La notion fait penser à la légende du Monstre du Loch Ness. Dans les deux cas, il s’agit au départ d’une plaisanterie .Dans les deux cas, quantité de recherches ont été menées étudier le phénomène. Et dans les deux cas, aucune preuve sérieuse de son existence n’a été apportée.

Malgré cela,  le débat sur l’addiction aux jeux vidéo a été à nouveau ouvert par l’OMS qui a annoncé dans sa prochaine CIM-11 un “trouble de l’addiction aux jeux vidéo” lorsque la nouvelle classification sera votée par les états membres de l’OMS a la fin de l’année 2019

REFERENCES

AARSETH, Espen, BEAN, Anthony M., BOONEN, Huub, et al. Scholars’ open debate paper on the World Health Organization ICD-11 Gaming Disorder proposal. Journal of behavioral addictions, 2017, vol. 6, no 3, p. 267-270.

DERVAUX, A., SEBEYRAN, A., & LAQUEILLE, X. (2009).
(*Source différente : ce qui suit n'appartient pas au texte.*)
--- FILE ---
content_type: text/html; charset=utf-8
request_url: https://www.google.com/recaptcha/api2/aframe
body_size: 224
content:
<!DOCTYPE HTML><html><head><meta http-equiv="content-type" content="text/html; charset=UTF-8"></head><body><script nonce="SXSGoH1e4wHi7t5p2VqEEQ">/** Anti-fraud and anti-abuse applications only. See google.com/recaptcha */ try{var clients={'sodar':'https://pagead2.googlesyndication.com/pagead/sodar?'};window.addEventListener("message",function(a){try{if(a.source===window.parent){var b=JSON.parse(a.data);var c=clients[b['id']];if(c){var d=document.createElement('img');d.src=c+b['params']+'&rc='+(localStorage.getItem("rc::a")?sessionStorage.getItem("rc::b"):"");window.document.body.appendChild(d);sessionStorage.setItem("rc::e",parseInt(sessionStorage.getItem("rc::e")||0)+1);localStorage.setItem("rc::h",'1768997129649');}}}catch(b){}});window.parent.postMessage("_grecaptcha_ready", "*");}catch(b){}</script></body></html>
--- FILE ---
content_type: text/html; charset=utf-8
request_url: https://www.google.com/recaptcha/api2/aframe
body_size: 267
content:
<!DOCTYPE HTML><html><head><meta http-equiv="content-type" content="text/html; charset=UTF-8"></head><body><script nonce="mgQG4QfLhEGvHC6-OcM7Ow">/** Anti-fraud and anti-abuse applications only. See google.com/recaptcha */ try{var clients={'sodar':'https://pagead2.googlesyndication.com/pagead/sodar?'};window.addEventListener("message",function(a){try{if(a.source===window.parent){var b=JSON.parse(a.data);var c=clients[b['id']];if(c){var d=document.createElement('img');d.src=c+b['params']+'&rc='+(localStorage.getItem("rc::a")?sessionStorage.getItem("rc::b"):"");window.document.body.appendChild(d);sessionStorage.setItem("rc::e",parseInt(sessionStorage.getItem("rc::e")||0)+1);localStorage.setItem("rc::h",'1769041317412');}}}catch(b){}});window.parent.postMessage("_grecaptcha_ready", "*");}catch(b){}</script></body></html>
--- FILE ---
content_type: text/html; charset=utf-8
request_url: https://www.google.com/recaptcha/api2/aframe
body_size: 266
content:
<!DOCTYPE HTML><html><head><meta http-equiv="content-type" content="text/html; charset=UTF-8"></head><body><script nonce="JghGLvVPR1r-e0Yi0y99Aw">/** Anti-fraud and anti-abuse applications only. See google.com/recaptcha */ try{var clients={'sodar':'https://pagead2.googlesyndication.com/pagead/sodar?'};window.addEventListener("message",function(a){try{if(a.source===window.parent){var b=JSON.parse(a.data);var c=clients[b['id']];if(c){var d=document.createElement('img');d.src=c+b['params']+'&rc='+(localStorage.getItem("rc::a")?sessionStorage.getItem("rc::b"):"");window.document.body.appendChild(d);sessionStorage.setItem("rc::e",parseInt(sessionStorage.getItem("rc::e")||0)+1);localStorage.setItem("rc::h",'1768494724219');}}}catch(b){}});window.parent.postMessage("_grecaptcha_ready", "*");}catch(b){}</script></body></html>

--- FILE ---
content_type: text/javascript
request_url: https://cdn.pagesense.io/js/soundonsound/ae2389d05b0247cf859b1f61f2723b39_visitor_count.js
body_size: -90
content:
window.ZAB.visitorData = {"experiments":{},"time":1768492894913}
L’addiction à Internet dans la littérature internationale. Psychiatrie française, 40(3), 79-91.

LE HEUZEY, Marie-France et MOUREN, Marie-Christine. Addiction aux jeux vidéo: des enfants à risque ou un risque pour tous les enfants?. Bulletin de l’Académie nationale de médecine, 2012, vol. 196, no 1, p. 15-23.

VALLEUR, Marc et MATYSIAK, Jean-Claude. Les nouvelles formes d’addiction: l’amour, le sexe, les jeux vidéo. Flammarion, 2004.

YOUNG , K. S. (1998). Internet addiction: The emergence of a new clinical disorder. Cyberpsychology & behavior, 1(3), 237-244.